■ **BAGIAN DOKUMEN**:
━━━
Varian JN.1 Terkenal Bikin Covid-19 Sangat Menular, Apa Gejalanya?

Tes antigen dan PCR masih efektif dalam mendeteksi Covid-19 akibat varian JN.1.

www.pixabay.com
Covid-19 (ilustrasi). JN.1 adalah strain kedua yang paling umum di AS, mencakup sekitar 21 persen kasus Covid-19..
Rep: Shelbi Asrianti Red: Reiny Dwinanda

REPUBLIKA.CO.ID, JAKARTA -- Kasus Covid-19 akibat varian JN.1 tumbuh dan menyebar cepat di Amerika Serikat beberapa pekan terakhir. Pusat Pengendalian dan Pencegahan Penyakit AS (CDC) menyebut JN.1 menyumbang lebih dari seperlima dari seluruh infeksi Covid-19 di negara tersebut.
━━━
■ **DATA YANG DIBERIKAN**:

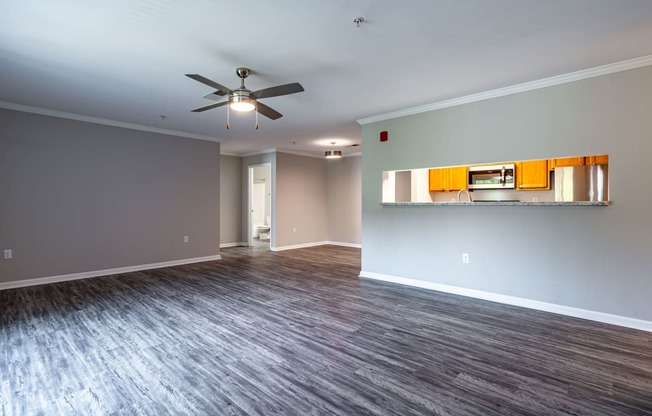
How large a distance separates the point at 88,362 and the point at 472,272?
━━━
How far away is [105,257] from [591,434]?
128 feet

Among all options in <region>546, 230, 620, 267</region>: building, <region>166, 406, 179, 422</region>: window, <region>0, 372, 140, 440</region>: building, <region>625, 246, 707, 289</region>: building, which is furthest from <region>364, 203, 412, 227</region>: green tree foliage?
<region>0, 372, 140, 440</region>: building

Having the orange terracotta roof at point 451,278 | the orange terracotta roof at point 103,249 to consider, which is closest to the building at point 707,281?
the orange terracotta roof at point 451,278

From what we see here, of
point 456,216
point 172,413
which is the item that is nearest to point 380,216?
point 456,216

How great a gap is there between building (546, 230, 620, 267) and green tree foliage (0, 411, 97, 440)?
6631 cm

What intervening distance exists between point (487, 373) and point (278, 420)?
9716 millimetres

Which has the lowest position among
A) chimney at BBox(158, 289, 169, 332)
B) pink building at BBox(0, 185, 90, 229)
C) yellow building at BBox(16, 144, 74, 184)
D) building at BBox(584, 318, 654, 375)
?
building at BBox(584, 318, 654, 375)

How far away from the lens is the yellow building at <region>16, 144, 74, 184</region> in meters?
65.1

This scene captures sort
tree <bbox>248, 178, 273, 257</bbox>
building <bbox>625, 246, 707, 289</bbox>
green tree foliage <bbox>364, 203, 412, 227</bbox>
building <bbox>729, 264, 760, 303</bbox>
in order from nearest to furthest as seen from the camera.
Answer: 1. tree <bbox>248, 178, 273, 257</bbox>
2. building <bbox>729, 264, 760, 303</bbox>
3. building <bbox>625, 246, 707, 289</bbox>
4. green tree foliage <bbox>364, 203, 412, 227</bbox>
━━━
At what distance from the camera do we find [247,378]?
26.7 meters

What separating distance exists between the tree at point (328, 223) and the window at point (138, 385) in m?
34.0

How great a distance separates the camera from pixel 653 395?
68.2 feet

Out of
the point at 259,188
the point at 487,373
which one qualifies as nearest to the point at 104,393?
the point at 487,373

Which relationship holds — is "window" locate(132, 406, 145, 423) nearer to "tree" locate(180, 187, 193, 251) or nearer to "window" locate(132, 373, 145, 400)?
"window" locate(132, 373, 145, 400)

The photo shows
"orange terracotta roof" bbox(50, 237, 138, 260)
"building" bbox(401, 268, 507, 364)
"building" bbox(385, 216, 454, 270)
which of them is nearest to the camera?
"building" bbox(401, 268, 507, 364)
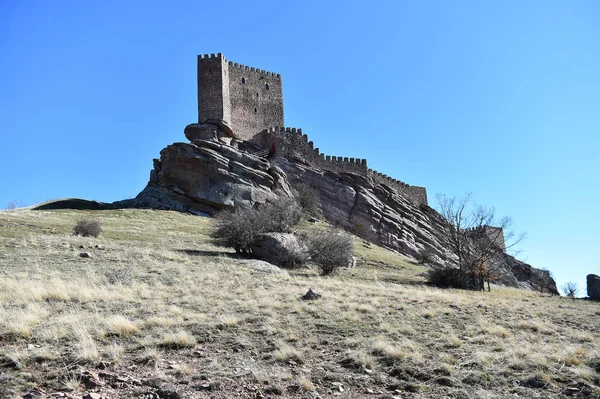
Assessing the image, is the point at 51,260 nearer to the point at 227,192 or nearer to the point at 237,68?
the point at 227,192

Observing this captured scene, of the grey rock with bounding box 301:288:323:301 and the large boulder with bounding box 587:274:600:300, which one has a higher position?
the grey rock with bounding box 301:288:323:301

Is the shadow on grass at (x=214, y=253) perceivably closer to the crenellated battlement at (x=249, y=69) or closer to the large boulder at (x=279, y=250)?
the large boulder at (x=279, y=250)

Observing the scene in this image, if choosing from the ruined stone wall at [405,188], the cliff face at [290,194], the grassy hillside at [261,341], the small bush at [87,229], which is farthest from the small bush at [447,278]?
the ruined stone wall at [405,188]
━━━
■ **SOAL A**:
Menurut teks tentang varian JN.1, tes apa saja yang masih efektif untuk mendeteksi Covid-19 akibat varian tersebut?
■ **SOAL B**:
Tulis kembali teks tentang varian JN.1 dari "www.pixabay.com" sampai "di negara tersebut.", lalu ganti nama "Amerika Serikat" menjadi "Kanada".
Materi di atas diambil dari sumber yang berbeda.

■ **JAWABAN TERTULIS A**:
Tes antigen dan PCR.

■ **JAWABAN TERTULIS B**:
www.pixabay.com
Covid-19 (ilustrasi). JN.1 adalah strain kedua yang paling umum di AS, mencakup sekitar 21 persen kasus Covid-19..
Rep: Shelbi Asrianti Red: Reiny Dwinanda

REPUBLIKA.CO.ID, JAKARTA -- Kasus Covid-19 akibat varian JN.1 tumbuh dan menyebar cepat di Kanada beberapa pekan terakhir. Pusat Pengendalian dan Pencegahan Penyakit AS (CDC) menyebut JN.1 menyumbang lebih dari seperlima dari seluruh infeksi Covid-19 di negara tersebut.